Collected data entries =
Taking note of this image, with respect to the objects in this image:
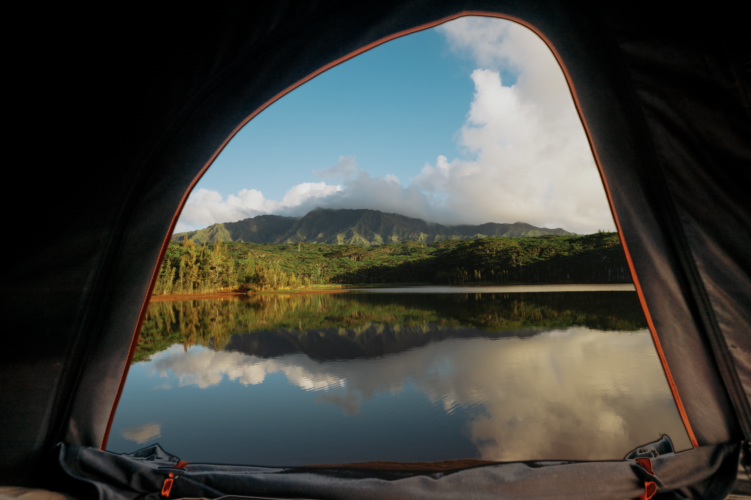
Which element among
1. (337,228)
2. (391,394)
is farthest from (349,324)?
(337,228)

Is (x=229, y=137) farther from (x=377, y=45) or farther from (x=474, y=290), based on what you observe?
(x=474, y=290)

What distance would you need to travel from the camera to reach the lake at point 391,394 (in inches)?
66.7

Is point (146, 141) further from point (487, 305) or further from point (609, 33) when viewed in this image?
point (487, 305)

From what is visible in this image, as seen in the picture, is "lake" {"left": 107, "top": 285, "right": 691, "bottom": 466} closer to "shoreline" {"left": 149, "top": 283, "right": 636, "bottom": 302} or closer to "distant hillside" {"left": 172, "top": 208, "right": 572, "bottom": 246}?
"shoreline" {"left": 149, "top": 283, "right": 636, "bottom": 302}

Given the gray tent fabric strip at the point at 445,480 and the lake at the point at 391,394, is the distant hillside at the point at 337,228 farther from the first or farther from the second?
the gray tent fabric strip at the point at 445,480

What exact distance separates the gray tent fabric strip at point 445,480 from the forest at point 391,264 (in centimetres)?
489

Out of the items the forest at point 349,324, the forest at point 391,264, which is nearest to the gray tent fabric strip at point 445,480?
the forest at point 349,324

Work to be completed = Switch "distant hillside" to "far hillside" in everything from the line containing "From what is" down to the end of the material, and give back only those lines with all else unchanged.

Response to the exercise =
From what is visible in this image, as seen in the picture, is "lake" {"left": 107, "top": 285, "right": 691, "bottom": 466} closer to "shoreline" {"left": 149, "top": 283, "right": 636, "bottom": 302} or closer to "far hillside" {"left": 172, "top": 208, "right": 572, "bottom": 246}?
"shoreline" {"left": 149, "top": 283, "right": 636, "bottom": 302}

Given the gray tent fabric strip at the point at 445,480 and the lake at the point at 391,394, is the far hillside at the point at 337,228 farther from the first or farther from the second?
the gray tent fabric strip at the point at 445,480

What exact distance separates the gray tent fabric strip at point 445,480 from the forest at point 391,264 (in centimetres)?
489

Out of the items the forest at point 349,324, the forest at point 391,264, which is nearest to the gray tent fabric strip at point 445,480?
the forest at point 349,324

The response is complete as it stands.